Peaty, the Olympic champion, holds the 100m breaststroke world record of 56.88sec and no one else in history has broken 58 seconds. But Wilby, who finished second at the 2019 world championships behind his teammate, insists he will not be swimming for second at the Aquatic Centre in London this week.
“I think he’s the best in the world,” said Wilby. “It is challenging swimming against him, certainly. But every athlete can be beaten at some point. The classic one is Michael Phelps: in the 100m butterfly in Rio and three absolute legends ended up getting joint silver and Joe Schooling got the gold. Everyone can be beaten – but it takes a perfect race.”
But Wilby, who has been pre-selected for Tokyo, insists his rivalry with Peaty is a friendly one. “The way I describe it is it’s very fun in the sense that there is an element of racing each other throughout the season but, internationally, we can also get the GB flag one and two,” he said. “We get on well. He is a good laugh. And if someone is going to be further up the rankings, you want it to be someone from Great Britain.”
Wilby, who will race over 100m and 200m in London, admitted it had been tough during the lockdown but said he was relishing the prospect of his first Olympics. “We won’t have had a big summer competition for two years by the time we get to the Olympics. I’ll be all guns blazing and I’m sure everyone else will be.”
The 27-year-old believes that Britain’s swimming squad has the potential to surpass their Rio 2016 medal haul of six in Tokyo. “This has the potential to be an absolutely phenomenal team,” he added.
Others to watch out at the trials, which begin on Wednesday, include the 200m backstroke world bronze medallist Luke Greenbank– like Peaty, he is coached by Mel Marshall – and Duncan Scott, a silver medallist in the men’s 4x200m and 4x100m medley relay events in Rio.

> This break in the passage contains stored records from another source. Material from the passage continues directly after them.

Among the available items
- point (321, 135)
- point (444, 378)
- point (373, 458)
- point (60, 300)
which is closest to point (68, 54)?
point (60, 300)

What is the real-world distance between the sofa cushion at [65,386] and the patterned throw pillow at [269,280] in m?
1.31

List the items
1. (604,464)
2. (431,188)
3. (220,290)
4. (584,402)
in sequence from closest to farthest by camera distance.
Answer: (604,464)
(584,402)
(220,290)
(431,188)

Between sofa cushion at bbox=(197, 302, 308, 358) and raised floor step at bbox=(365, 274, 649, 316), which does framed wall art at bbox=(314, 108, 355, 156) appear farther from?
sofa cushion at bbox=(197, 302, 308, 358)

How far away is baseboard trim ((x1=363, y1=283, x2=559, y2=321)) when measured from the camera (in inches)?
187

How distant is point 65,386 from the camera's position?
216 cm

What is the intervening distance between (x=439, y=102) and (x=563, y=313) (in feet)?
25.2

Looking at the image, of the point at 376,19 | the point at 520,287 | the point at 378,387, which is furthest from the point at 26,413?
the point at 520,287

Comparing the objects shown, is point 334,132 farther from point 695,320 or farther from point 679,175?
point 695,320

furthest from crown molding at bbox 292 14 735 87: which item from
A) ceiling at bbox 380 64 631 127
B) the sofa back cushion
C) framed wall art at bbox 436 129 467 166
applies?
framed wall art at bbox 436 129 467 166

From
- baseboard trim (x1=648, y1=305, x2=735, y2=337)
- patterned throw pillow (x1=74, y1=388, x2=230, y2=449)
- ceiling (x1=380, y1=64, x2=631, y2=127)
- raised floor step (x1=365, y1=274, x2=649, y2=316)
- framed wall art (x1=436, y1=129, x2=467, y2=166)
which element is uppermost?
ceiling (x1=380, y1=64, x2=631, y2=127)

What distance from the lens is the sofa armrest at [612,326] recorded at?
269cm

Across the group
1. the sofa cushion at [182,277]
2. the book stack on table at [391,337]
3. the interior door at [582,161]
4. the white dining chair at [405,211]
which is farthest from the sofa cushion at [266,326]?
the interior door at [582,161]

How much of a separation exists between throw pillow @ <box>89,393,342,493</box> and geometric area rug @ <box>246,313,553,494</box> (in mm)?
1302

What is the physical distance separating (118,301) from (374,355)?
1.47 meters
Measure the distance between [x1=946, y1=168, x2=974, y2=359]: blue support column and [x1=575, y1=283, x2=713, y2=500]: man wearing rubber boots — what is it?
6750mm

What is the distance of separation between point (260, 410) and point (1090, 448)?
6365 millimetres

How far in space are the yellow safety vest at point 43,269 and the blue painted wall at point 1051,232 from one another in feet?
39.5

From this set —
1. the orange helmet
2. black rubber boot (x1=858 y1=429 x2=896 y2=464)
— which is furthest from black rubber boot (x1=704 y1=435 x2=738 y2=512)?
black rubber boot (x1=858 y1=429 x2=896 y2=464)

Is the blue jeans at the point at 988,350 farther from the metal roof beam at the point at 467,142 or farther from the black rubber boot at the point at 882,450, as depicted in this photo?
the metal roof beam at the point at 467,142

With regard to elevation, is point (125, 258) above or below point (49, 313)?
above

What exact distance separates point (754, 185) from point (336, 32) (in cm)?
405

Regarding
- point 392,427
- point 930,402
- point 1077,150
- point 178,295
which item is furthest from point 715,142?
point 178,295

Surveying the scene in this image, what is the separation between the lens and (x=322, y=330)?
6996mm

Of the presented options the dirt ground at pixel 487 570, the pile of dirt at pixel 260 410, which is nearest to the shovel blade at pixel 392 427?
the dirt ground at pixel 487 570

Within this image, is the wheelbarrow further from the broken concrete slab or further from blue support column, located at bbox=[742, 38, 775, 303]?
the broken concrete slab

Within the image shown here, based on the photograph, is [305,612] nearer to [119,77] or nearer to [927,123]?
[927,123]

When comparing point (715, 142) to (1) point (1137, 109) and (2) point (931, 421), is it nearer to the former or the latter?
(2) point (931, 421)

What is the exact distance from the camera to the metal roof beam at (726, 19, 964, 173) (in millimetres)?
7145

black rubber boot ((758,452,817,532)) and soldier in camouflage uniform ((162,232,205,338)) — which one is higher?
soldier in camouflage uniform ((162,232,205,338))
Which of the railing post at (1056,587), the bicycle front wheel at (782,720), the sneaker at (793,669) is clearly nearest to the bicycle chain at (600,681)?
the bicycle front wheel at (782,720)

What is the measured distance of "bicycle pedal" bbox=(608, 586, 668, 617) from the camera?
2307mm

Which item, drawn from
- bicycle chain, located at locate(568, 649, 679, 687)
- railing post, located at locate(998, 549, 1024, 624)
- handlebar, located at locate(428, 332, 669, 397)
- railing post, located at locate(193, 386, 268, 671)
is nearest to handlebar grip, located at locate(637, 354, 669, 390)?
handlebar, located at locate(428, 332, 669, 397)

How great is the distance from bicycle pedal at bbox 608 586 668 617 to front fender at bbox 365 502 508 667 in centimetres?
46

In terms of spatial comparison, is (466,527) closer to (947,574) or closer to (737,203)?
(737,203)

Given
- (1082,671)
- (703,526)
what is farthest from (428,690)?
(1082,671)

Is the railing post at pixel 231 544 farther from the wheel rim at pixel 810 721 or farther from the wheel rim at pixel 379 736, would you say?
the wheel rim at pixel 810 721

Meanwhile on the women’s side, Freya Anderson is among a trio of brilliant young swimmers looking to book their place to Tokyo. The 20-year-old freestyler will be looking for individual and relay success at the Olympics, while the backstroker Kathleen Dawson and the individual medley swimmer Abbie Wood have also enjoyed breakthrough seasons and have the potential to be in the mix at the Olympics.